● **Задание**:
Какими словами, согласно тексту страницы, характеризуется в чеховских описаниях жизнеустройство приказчиков Лаптевых?

● **Текст страницы**:

=-=-=-=-=

Вместе с религиозным чувством Юлия утрачивает на каком-то этапе жизни и веру в любовь, надежду на счастье. Но она обретает материнское чувство, дружбу. Из замкнутого круга Юлия выйдет в финале к расцвету душевных сил, к любви, к пониманию искусства. Для общего движения жизни изменения, обогащения и утраты каждого человека имеют немаловажное значение. Кто-то познает впервые счастье и страдания любви, обретает свой опыт. Сам факт многочисленных перемен даже за такой сравнительно короткий срок, как три года, разрушает иллюзию незыблемости, устойчивости современной жизни. И в то же время читатель видит, что хотя и ослабевают, но все еще сильны в современной действительности и закостенелость быта, и рутинность понятий и что, с трудом преодолевая их, люди нередко создают другие неподвижные формы быта, другие ригористические понятия. Как ни полярны старик Лаптев, отец Юлии, с одной стороны, и Костя Кочевой, Рассудина — с другой, но в чем-то автор сближает их. Сходство этих героев проявляется в сознании непогрешимости своего образа жизни, возведении в абсолют своих принципов, в забвении текучести времени. «Всегда», «во всякое время года», «давно знакомы» — такими словами характеризует писатель рутинную устойчивость быта, понятий, вкусов отца Лаптева, чувствующего себя хозяином и в церкви, и в амбаре, и в семье. Замкнуто «пространство» его существования; оно-отгорожено от мира «запертыми воротами». Идет время, ощущается в обществе потребность изменения форм человеческого общежития, а в амбаре — «застенке», «тюрьме» — «постоянные сумерки», все та же, что и прежде, «плантаторская» политика и все тот же деспотический уклад в семейной жизни. Словами «обязаны», «должны» характеризуется в чеховских описаниях жизнеустройство приказчиков Лаптевых: обязаны ходить в церковь к ранней обедне, соблюдать посты, должны слушать наставления хозяина, подносить в праздничные дни подарки ему и его семейным.

=-=-=-=-=

● **Предоставленные записи**:

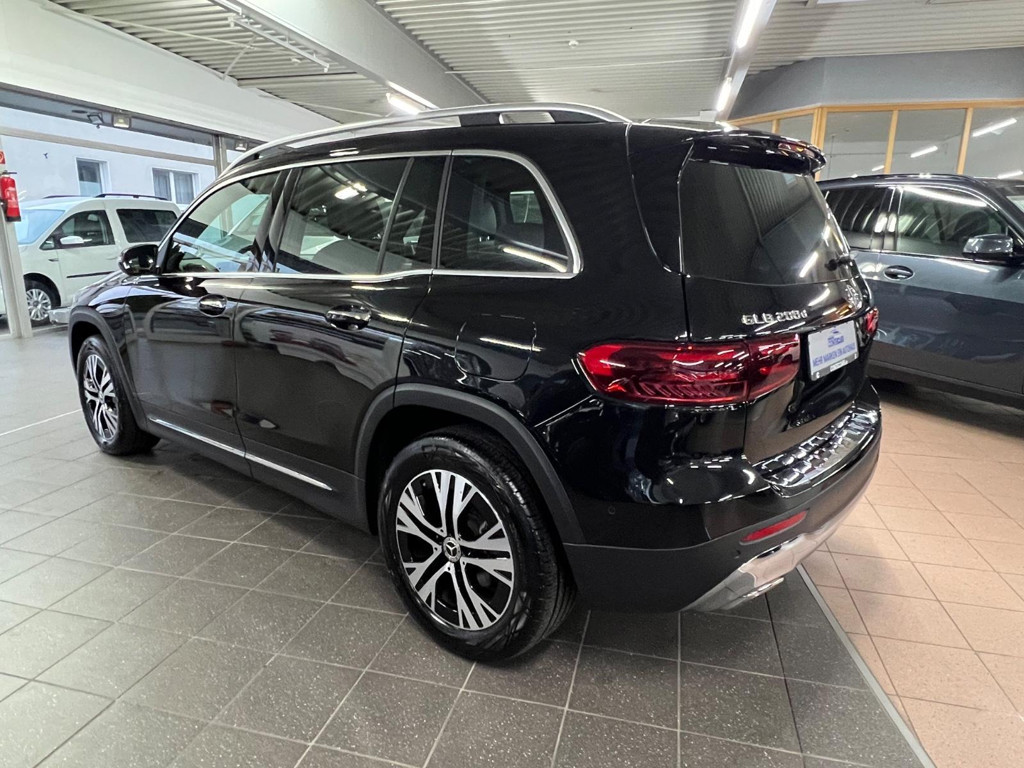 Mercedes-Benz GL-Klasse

=-=-=-=-=

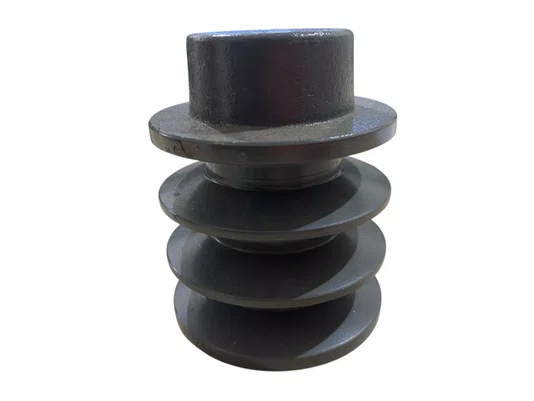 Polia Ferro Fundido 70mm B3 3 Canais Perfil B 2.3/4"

=-=-=-=-=

● **Ответ на задание**:
Словами «обязаны» и «должны».